Libia in festa per la liberazione Ma l’autopsia conferma “Esecuzione per Gheddafi”
TRIPOLI – Dopo l’annuncio, sul palco di Bengasi è stato caos. Ministri, capi combattenti, membri del Consiglio nazionale transitorio, si sono affollati e spintonati intorno al microfono nella baraonda festosa per la Libia liberata che si spera non sia emblematica di quel che attende adesso il paese. Subito dopo aver proclamato la «Libia libera da Gheddafi», il presidente del Cnt Mustafa Abdel Jalil ha guardato al futuro: «Esorto tutti al perdono, alla tolleranza e alla riconciliazione, necessario per il nostro futuro», ha detto Jalil di fronte a migliaia di persone in piazza a Bengasi. L’ex giudice e ministro della Giustizia, che provò a far prevalere la legge anche di fronte ai soprusi del dittatore, ha poi continuato: «Chiedo a tutti i libici di ricorrere allo stato di diritto e a nient’altro che alla legge e di non conquistare diritti con l’uso della forza». Per il presidente Usa Obama «è l’inizio di una nuova era, dopo decenni di brutale dittatura».
Il messaggio di Jalil stride con i nuovi particolari sulle ultime ore di Gheddafi. Un video ottenuto ieri dall’agenzia spagnola Efe mostra il colonnello picchiato in modo selvaggio dai ribelli mentre è su un pick-up, sevizie e botte di cui le indiscrezioni sull’autopsia, conclusasi ieri, non fanno menzione. Da Misurata un medico che ha esaminato il corpo di Gheddafi ha detto infatti che dopo «aver lavorato tutta la notte» sono stati estratti due proiettili, uno dal cervello e uno dall’addome. Altre fonti hanno poi dichiarato che i risultati dell’autopsia, non ancora resi pubblici, «non contrastano con quanto dichiarato dal Cnt» e «non si può escludere che a sparare al colonnello siano stati i suoi miliziani». «Volevo Gheddafi vivo, volevo sapere perché ha fatto tutto questo al popolo libico, volevo essere la pubblica accusa al suo processo», ha detto alla Bbc Mahmoud Jibril, capo del consiglio esecutivo del Cnt, ma le sue dichiarazioni non servono a tacitare la riprovazione degli alleati occidentali. Ieri il ministro della Difesa britannico, Philip Hammond, ha espresso senza mezzi termini il pensiero di chi ha aiutato la Libia a liberarsi dal dittatore: «La reputazione del Cnt è macchiata dall’uccisione di Gheddafi». Anche il ministero degli Esteri italiano «auspica» un’indagine interna per fare luce sulla morte del raìs. E nel frattempo si fa vivo con un messaggio audio il figlio Saif: «La nostra lotta continuerà anche dopo la morte di mio padre». E Saadi aggiunge: «Scioccato dalla brutalità dei ribelli».
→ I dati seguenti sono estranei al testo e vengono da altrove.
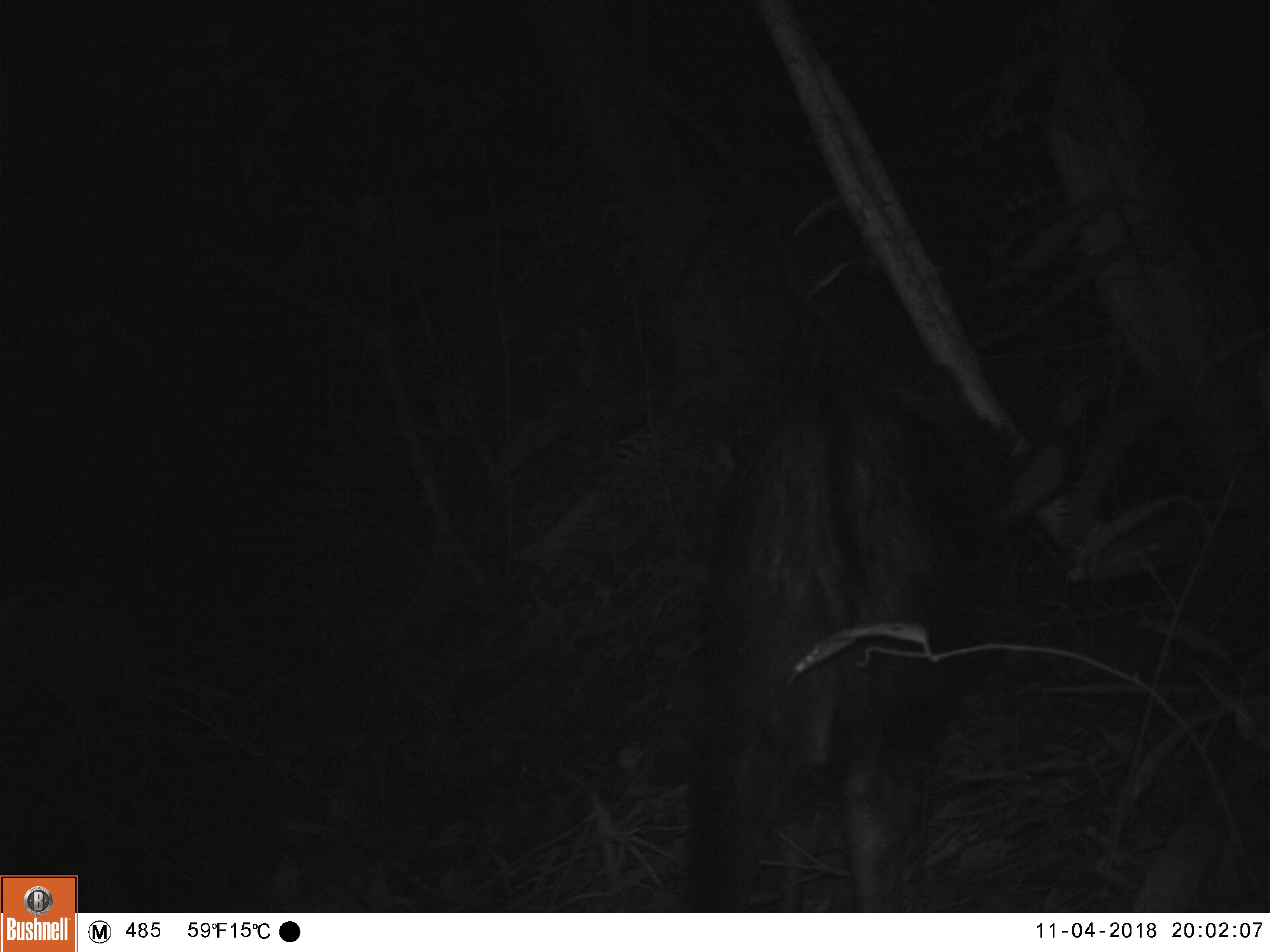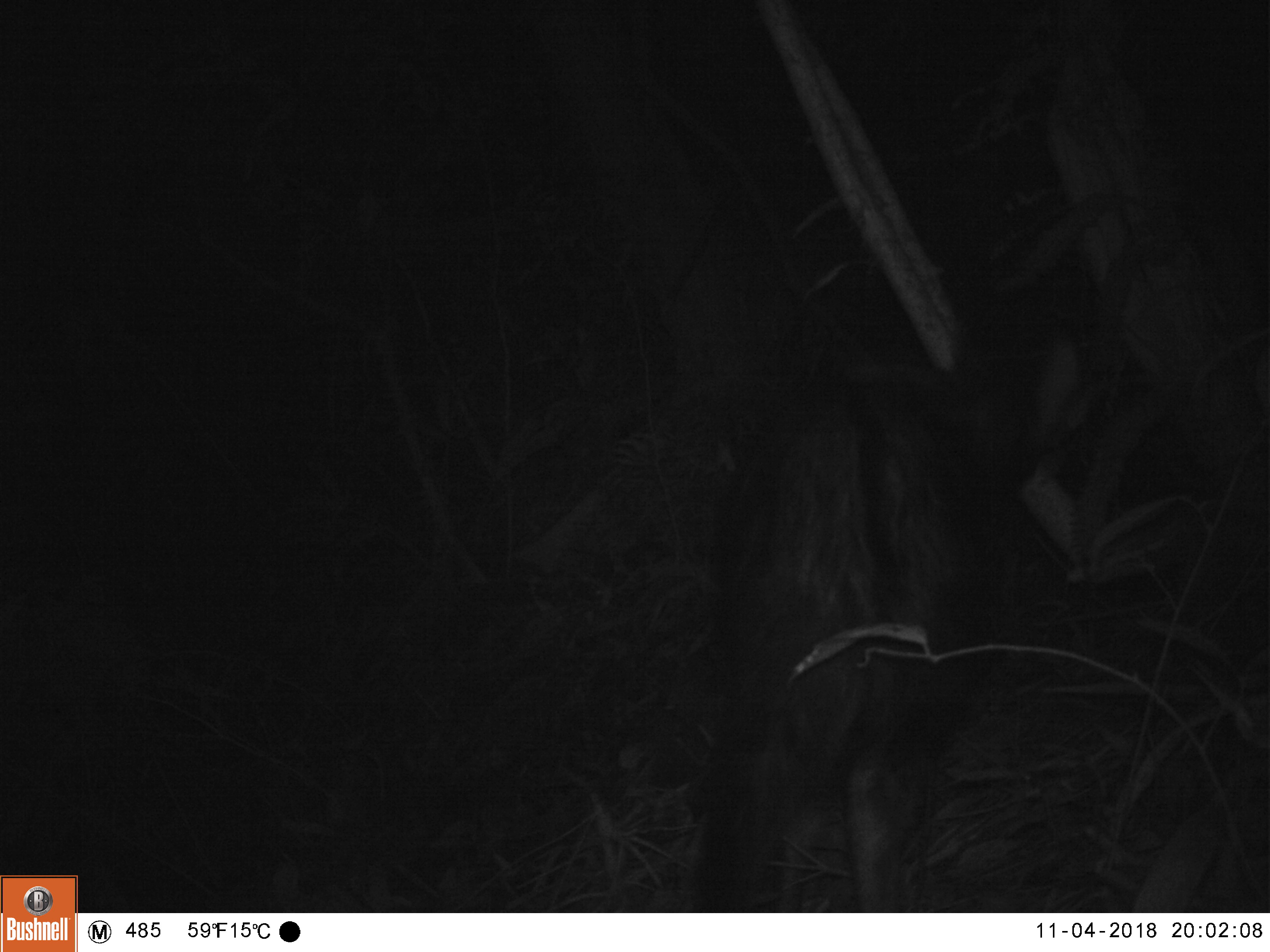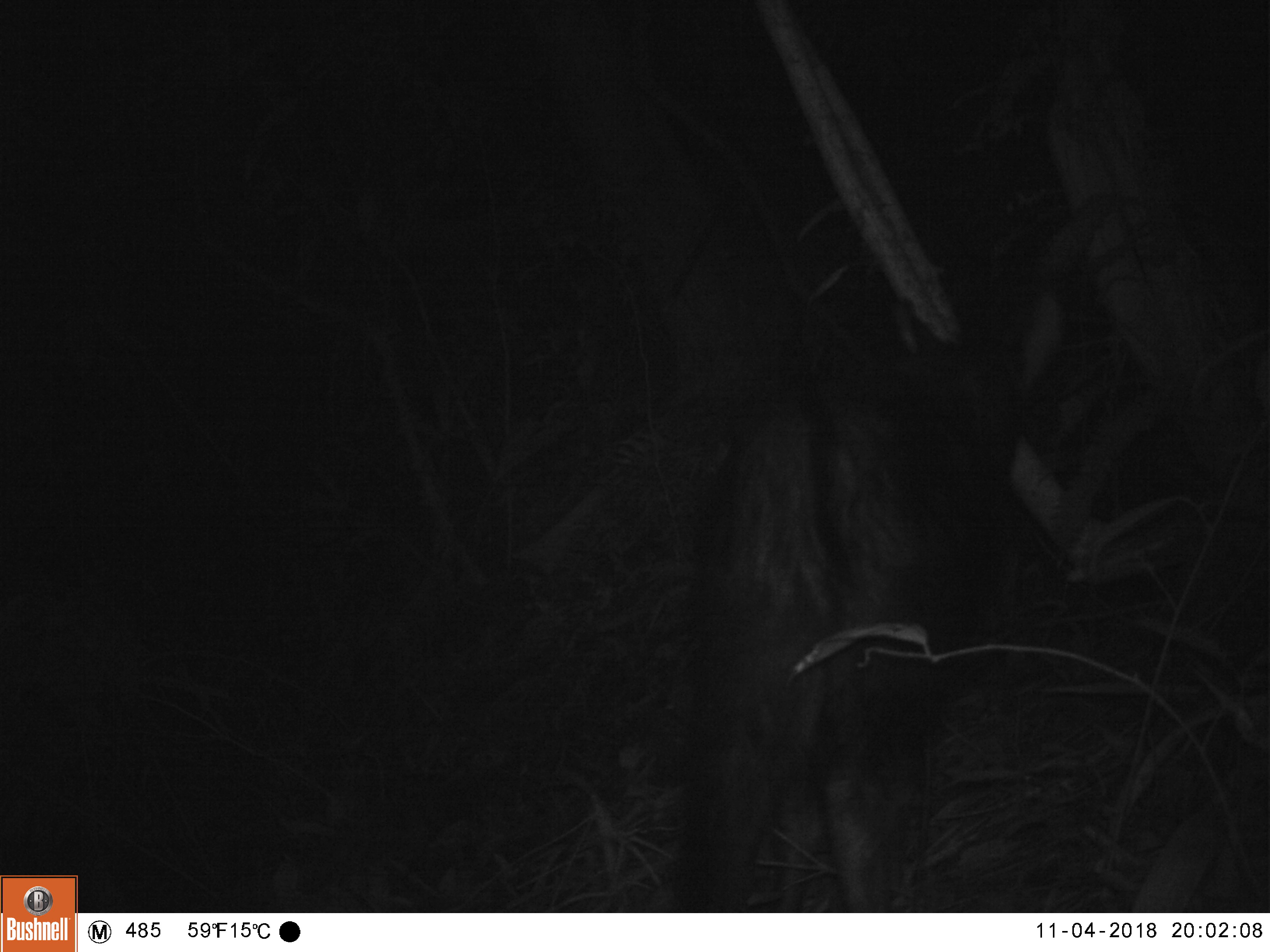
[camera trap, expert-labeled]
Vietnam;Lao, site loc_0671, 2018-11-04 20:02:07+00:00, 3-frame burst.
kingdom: Animalia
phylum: Chordata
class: Mammalia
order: Artiodactyla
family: Bovidae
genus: Capricornis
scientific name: Capricornis sumatraensis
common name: chinese serow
Chinese serow (Capricornis sumatraensis). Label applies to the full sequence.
Durante la cerimonia di Bengasi, iniziata con la lettura di un passo del Corano, il presidente Jalil ha ribadito che tra le priorità c’è l’organizzazione di un esercito regolare e di forze di sicurezza, ma anche per le celebrazioni si sono contati almeno dieci morti per i proiettili vaganti, una strage che continua ogni notte nelle strade di Tripoli. I ribelli non vogliono consegnare le armi perché si sentono minacciati, timori accresciuti dal messaggio diffuso dalla televisione siriana Al Arrai, in cui il figlio fuggiasco di Gheddafi, Saif Al Islam, ha chiamato i fedeli del colonnello a riorganizzarsi e combattere. La Libia libera dà ancora la caccia al figlio del raìs e anche le esequie di Gheddafi sono percepite come un pericolo. Un sito web lealista ha diffuso un messaggio, non verificato, che il colonnello avrebbe affidato ai suoi accoliti tre giorni prima di morire. Chiedeva di essere sepolto nella sua città natale, Sirte, secondo i dettami musulmani, e chiedeva di prendersi cura delle donne della sua famiglia. Ma Gheddafi fa ancora paura e un funerale pubblico sarebbe fonte di instabilità .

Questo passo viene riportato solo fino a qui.